--- begin ---

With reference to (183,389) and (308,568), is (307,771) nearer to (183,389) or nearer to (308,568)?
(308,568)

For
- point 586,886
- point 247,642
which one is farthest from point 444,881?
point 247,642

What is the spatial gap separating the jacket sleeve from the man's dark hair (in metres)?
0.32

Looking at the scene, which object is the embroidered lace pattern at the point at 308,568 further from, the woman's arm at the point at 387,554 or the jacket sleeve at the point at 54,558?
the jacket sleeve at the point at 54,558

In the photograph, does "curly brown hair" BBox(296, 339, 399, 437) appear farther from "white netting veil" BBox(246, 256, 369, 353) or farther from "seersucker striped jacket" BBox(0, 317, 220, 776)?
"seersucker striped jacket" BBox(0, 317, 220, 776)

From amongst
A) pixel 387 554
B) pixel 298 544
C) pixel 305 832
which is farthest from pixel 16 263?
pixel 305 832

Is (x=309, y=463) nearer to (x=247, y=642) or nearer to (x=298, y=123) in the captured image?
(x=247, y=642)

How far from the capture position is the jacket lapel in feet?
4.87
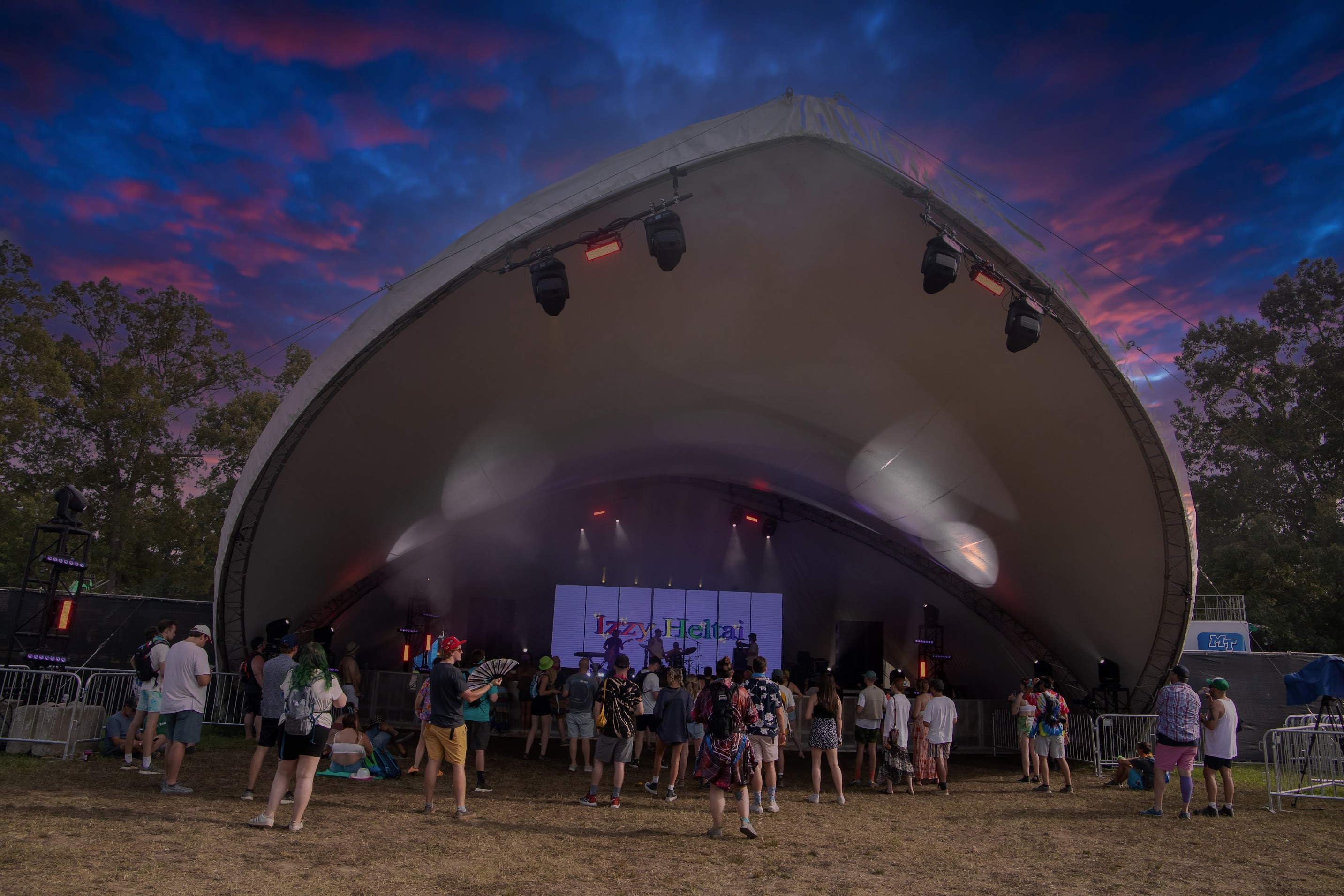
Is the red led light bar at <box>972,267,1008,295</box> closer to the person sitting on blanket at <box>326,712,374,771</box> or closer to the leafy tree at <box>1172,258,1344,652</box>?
the person sitting on blanket at <box>326,712,374,771</box>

--- end ---

**EXERCISE AIM:** Rewrite every line of the records above as a numbered list, skipping blank lines and leaving out the picture.

**RESULT OF THIS EXERCISE:**
1. With reference to (183,389) and (308,568), is (307,771) nearer to (183,389) or nearer to (308,568)?
2. (308,568)
3. For
4. - point 586,886
5. - point 247,642
6. which one is farthest from point 444,881?
7. point 247,642
8. What is the spatial gap separating the jacket sleeve from the man's dark hair (in metres)?
9. 0.32
10. Looking at the scene, which object is the embroidered lace pattern at the point at 308,568 further from, the woman's arm at the point at 387,554 or the jacket sleeve at the point at 54,558?
11. the jacket sleeve at the point at 54,558
12. In the photograph, does "curly brown hair" BBox(296, 339, 399, 437) appear farther from "white netting veil" BBox(246, 256, 369, 353) or farther from "seersucker striped jacket" BBox(0, 317, 220, 776)?
13. "seersucker striped jacket" BBox(0, 317, 220, 776)
14. From amongst
15. A) pixel 387 554
16. B) pixel 298 544
17. C) pixel 305 832
18. which is farthest from pixel 16 263?
19. pixel 305 832
20. Is (x=309, y=463) nearer to (x=247, y=642) or nearer to (x=298, y=123) in the captured image?
21. (x=247, y=642)
22. How far from the capture position is the jacket lapel in feet?
23. 4.87
24. Is the red led light bar at <box>972,267,1008,295</box> closer to the person sitting on blanket at <box>326,712,374,771</box> or closer to the leafy tree at <box>1172,258,1344,652</box>?
25. the person sitting on blanket at <box>326,712,374,771</box>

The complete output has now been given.